▶ **Passage shown**:
Segment Open

Second reason I don't think is necessary. If the property's syntax tree contains any reference to an undefined variable named field, then you know it needs to emit an automatic backing field.

lachbaer commented 7 years ago

The alternative is to start thinking about properties a bit differently. Every property has an explicit (synthesized) backing field, unless it is opt'ed out, because it is not needed (no get; or set; and no field used). This little change in philosophy is even backwards compatible in (emmited) code.

jnm2 commented 7 years ago

I think a field property modifier is unnecessary verbosity. The keyword should just be available for use the same place you look at to see the backing field anyway.

mattwar commented 7 years ago

@jamesqo That delegate caching is for static delegates where they are not being cached in some circumstances today. It is unlikely that the InitializeFoo method is static.

jamesqo commented 7 years ago

@mattwar Then we can simply open a corefx proposal to add EnsureInitialized overloads that accept state? e.g.

public class LazyInitializer
{
    public static T EnsureInitialized<T, TState>(ref T value, TState state, Func<TState, T> factory);
}

public T Foo => EnsureInitialized(ref field, this, self => self.InitializeFoo());

And again, the extra allocations may be dwarfed by the initialization logic in some cases.

sonnemaf commented 6 years ago

Instead of introducing a new 'field' keyword you could maybe use the _ (discard) symbol. This would avoid conflicts in old code.

class Employee {

    public string Name {
        get { return _; }
        set { _ = value?.ToUpper(); }
    }

    public decimal Salary {
        get;
        set { _ = value >= 0 ? value : throw new ArgumentOutOfRangeException(); }
    } = 100;
}

I think this could work.

lachbaer commented 6 years ago

@sonnemaf _ = value; already is valid code (it evaluates the right hand expression and discards its result). Therefore it does not work.

lachbaer commented 6 years ago

Still there are some more questions to answer.

  1. What happens when an [inherited] field with the name field exists?
  2. What if #133 arrives and a property-scoped variable named field is declared?
  3. What if field was a delegate and a member method named field is available?
  4. If a local named field is declared, what about highlighting that keyword within the accessor?

When thinking about it some time, you can come up with quite a long ruleset that must be followed. By always adding the modifier field to the property, this feature is switched on by demand and any occurance of the identifier field within the accessors references the backing-field, shadowing all other members with that name.

yaakov-h commented 6 years ago

@lachbaer: I'd expect an existing variable, field or property named field would take precedence, otherwise backwards compatibility dies. field as a keyword would have to be conditional on nothing else having that name.

lachbaer commented 6 years ago

@yaakov-h It's not that easy. Just as one example imagine you have a class that inherits from a class that has a field member.

class A {
    protected int field;
    [...]
}

class B : A {
    public int Foo {
        get => field;
        set => field = value;
    }
}

Just by the looks of class B (without pure knowledge of A) you don't know what field refers to.

As a second example imagine that class B wasn't derived from class A in the first step and a refactoring made the programmer do so. Before Foo was a semi-auto-property, now no compiling error occurs, but A.field is referenced by the compiler.

As I already said, a mandatory field modifier eliminates all those cases that can break or at least complicate existing code. You can always target the member in a public field int Property by using this.field.

jamesqo commented 6 years ago

@lachbaer In that case, perhaps the compiler could refuse to make the changes and tell the user (s)he has to rename A.field first.

Segment Closed

▶ **Data excerpt**:
Segment Open

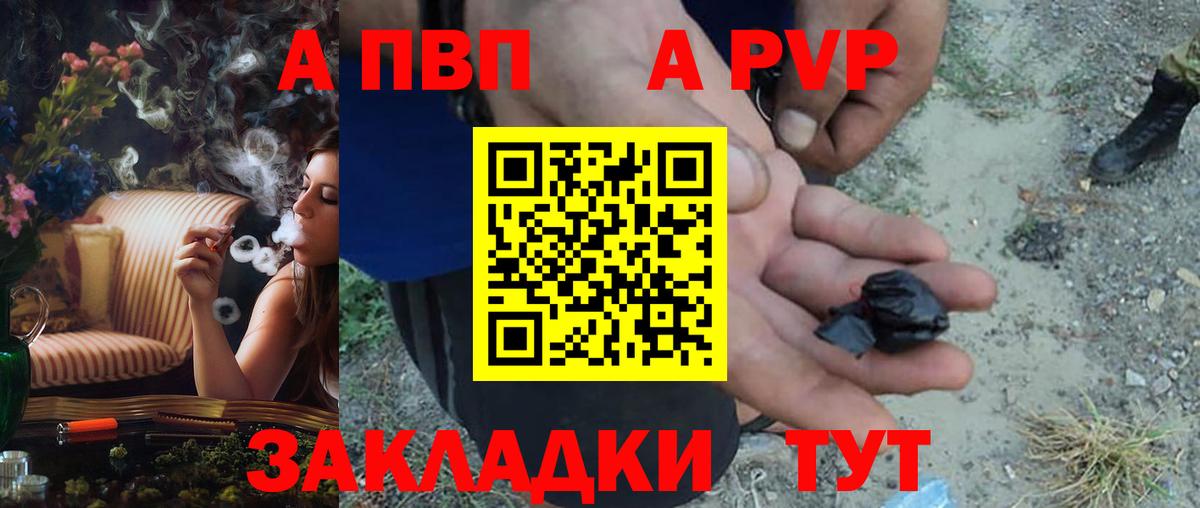Биробиджан  А ПВП СК КРИС  А ПВП мука  Альфа ПВП  A PVP СК КРИС  Вход с VPN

Segment Closed

▶ **Tasks to complete**:
1. In the field keyword discussion, why does lachbaer say that using the discard symbol _ in place of field would not work?
2. Pick up the field keyword discussion after its final comment and continue it.
The listing has no connection to the discussion of the field keyword.

▶ **Results of the tasks**:
1. Because _ = value; is already valid code that evaluates the right-hand expression and discards its result.

2.
jnm2 commented 6 years ago

@lachbaer That is going to be such a rare scenario, it's a shame it has to make the common case worse for everyone.

Joe4evr commented 6 years ago

tell the user (s)he has to rename A.field first.

And what if A was in another assembly altogether? πŸ™ƒ

jamesqo commented 6 years ago

@Joe4evr Then the user wouldn't be able to use this feature in B.

Joe4evr commented 6 years ago

And that's exactly why @lachbaer is pleading the case for using a keyword public field T Foo.

Literally the same thing happened with async: Code before async/await could have had an identifier named await in scope, so in order to not break that, it's required to add async to the method declaration because that would've been unrecognized (and therefor illegal) code for prior compiler versions.

That said, I'm not entirely sure if this is the best way forward, but that is the case that he's making.

jamesqo commented 6 years ago

@Joe4evr I don't see how it would be worth adding field to every property declaration. As @jnm2 said, having a field identifier in scope will be extremely rare.

jnm2 commented 6 years ago

Maybe you could add field to the declaraion but you'd only have to if there was an accessible field named field.

jamesqo commented 6 years ago

@jnm2 That would be very confusing and would require more work in the compiler for such a rare case.

jnm2 commented 6 years ago

@jamesqo I tend to agree, but then I'm back to being sad that we have to have two field keywords with different meanings for the 99.999% (for real) case where there is no accessible field field. It'll be pure cognitive overhead IMO.

jamesqo commented 6 years ago

@jnm2 No, I meant there will be no field modifier. People will simply not be able to use this language feature if a variable field is in scope.

jnm2 commented 6 years ago

I'm happy with that.

lachbaer commented 6 years ago

That won't work either. If there already was an existing class that makes use of a field named field in a property then that won't compile any more, because the compiler cannot distinguish between an old property that has already worked and an updated code, where the property was added later and where field should reference the backing field.

I have another idea. When leaving expression-bodied properties aside, the property must have an initializer in order to support the field keyword. Otherwise field would simply be an ordinary identifier. In case of a further field member, a new warning is created.

class A<T> {
    T field;

    // old-style property
    public T Foo {
        get => field;
        set => field = value;
    }

    // semi-auto-property with getter and setter (either could be bodyless, e.g. 'get;')
    public T Bar {
        get => field;           // Warning: Member with name 'field' in scope
        set => field = value;   // Warning: Member with name 'field' in scope
    } = default;  // ( Initializer is mandatory for a generated backing field )

    // auto backing field NOT available for expression-bodied properties
    public T Krauts => field;
}

This, too, should mean no harm to existing code and don't have any ambiguities.

I'd be more than happy if somebody had an idea for getting the last 'Krauts' property to work with a generated 'field'.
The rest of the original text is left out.